“The Twenty-First Century Family”
Singapore Literature Festival 2014
3:30 p.m. – 4:30 p.m., October 11, 2014
92nd Street Y, Warburg Lounge, 1395 Lexington Avenue, New York, NY 10128
Authors: Christine Chia, Colin Goh and Kirstin Chen. Introduced by Monique Truong.
More information here
The second panel of the Singapore Literature Festival’s Saturday afternoon of ticketed readings at the 92nd Street Y was titled “The Twenty-First Century Family,” and focused on modern dynamics and pressures between parents and children in Singaporean society. It’s worth noting that the larger festival’s participating author count featured eight flying in from Singapore, and six based in America. Noteworthy, because all three of this panel’s authors were examples of Singaporeans who travel to the US to study and/or work—not a few choosing life as expatriates, rather than return home.

| Given entries |
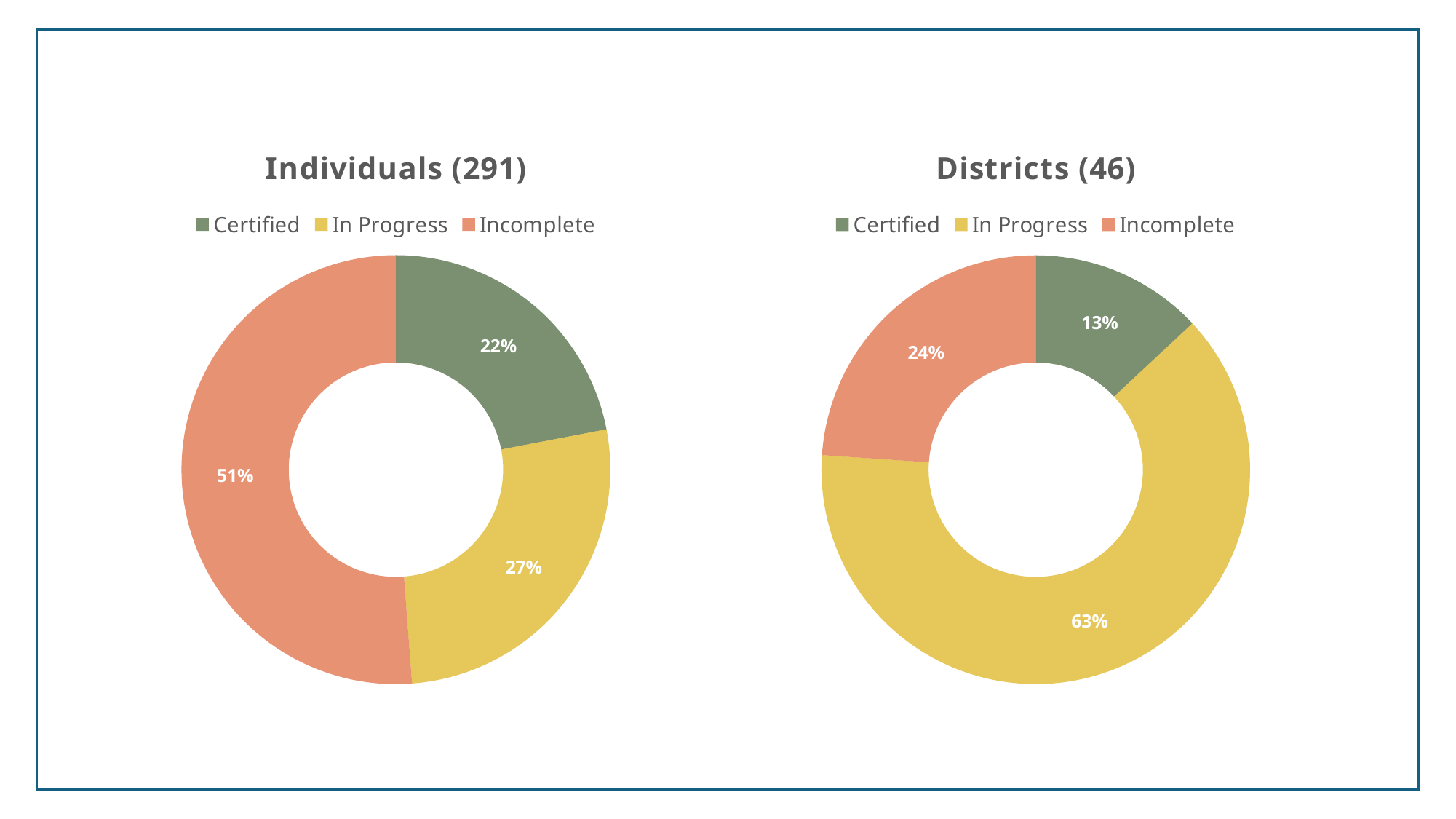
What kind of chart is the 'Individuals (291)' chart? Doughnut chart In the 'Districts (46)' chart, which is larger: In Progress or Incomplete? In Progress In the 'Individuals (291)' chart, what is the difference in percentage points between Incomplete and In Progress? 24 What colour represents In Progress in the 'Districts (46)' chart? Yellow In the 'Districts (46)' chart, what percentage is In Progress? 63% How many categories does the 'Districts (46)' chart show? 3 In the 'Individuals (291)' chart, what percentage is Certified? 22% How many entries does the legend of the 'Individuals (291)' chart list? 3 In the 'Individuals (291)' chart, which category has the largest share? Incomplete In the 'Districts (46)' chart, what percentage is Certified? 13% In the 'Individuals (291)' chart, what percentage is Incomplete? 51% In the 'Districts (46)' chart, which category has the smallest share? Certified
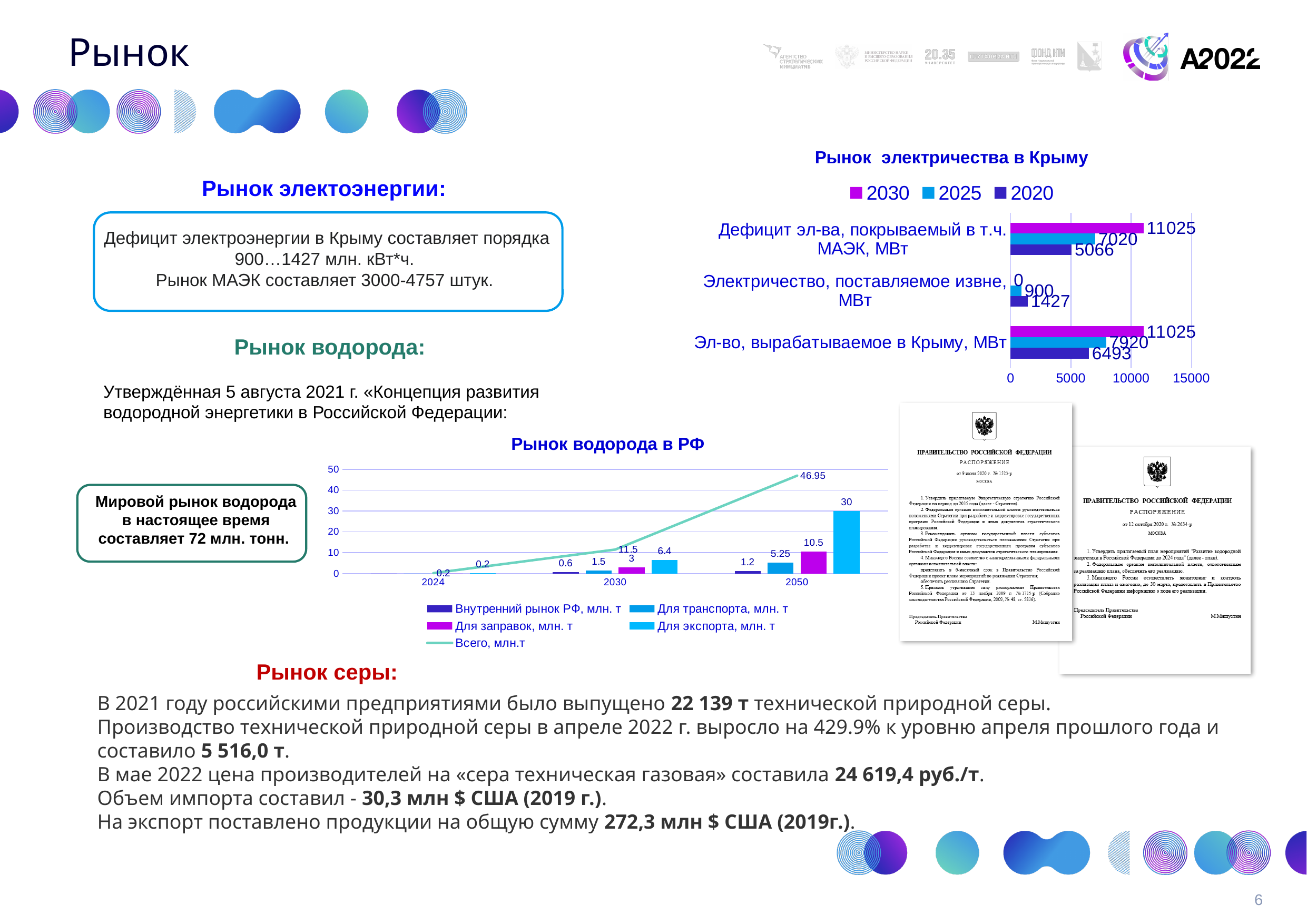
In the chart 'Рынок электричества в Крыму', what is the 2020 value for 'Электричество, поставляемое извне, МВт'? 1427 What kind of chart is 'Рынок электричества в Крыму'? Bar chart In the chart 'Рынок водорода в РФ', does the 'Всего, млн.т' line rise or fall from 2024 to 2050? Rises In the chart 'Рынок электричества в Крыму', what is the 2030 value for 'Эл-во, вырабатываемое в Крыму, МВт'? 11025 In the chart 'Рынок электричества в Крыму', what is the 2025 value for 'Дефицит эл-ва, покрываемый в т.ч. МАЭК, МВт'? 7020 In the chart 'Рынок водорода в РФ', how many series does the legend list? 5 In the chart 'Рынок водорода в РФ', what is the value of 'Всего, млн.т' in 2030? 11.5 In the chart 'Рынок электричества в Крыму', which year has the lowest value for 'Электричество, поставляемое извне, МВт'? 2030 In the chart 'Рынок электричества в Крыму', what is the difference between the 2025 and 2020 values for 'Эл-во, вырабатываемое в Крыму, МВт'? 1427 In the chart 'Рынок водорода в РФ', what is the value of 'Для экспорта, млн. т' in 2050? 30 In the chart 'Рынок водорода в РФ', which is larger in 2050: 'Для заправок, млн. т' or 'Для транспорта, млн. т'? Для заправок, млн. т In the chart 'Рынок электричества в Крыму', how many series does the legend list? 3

--

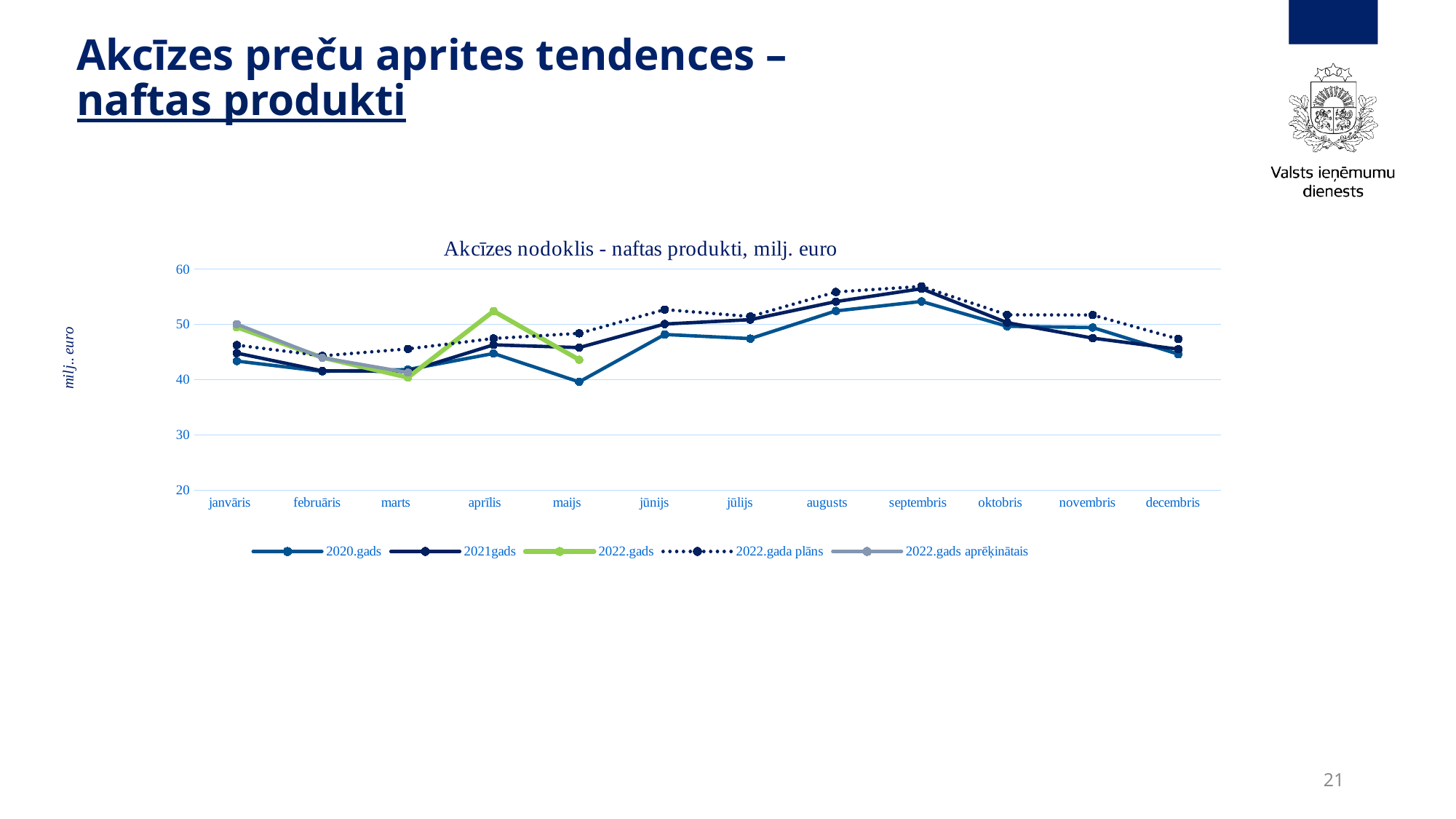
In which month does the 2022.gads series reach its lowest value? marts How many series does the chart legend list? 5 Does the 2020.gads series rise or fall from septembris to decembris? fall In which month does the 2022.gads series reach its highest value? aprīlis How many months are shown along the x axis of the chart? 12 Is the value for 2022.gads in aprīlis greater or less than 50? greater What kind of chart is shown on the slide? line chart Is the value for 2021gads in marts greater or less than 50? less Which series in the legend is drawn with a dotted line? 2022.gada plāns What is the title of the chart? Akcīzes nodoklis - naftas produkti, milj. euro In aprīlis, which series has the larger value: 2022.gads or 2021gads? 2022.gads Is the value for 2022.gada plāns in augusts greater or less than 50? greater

| Exercise 1 |
In the panel write-up, print the passage that begins at "Singapore Literature Festival 2014" and stops after "than return home.".
| Exercise 2 |
Answer these questions from the panel write-up:
(a) In which room of the 92nd Street Y was the panel held?
(b) Who introduced the authors?
(c) How many of the festival's participating authors were based in America?

| Problem solution 1 |
Singapore Literature Festival 2014
3:30 p.m. – 4:30 p.m., October 11, 2014
92nd Street Y, Warburg Lounge, 1395 Lexington Avenue, New York, NY 10128
Authors: Christine Chia, Colin Goh and Kirstin Chen. Introduced by Monique Truong.
More information here
The second panel of the Singapore Literature Festival’s Saturday afternoon of ticketed readings at the 92nd Street Y was titled “The Twenty-First Century Family,” and focused on modern dynamics and pressures between parents and children in Singaporean society. It’s worth noting that the larger festival’s participating author count featured eight flying in from Singapore, and six based in America. Noteworthy, because all three of this panel’s authors were examples of Singaporeans who travel to the US to study and/or work—not a few choosing life as expatriates, rather than return home.

| Problem solution 2 |
(a) The Warburg Lounge
(b) Monique Truong
(c) Six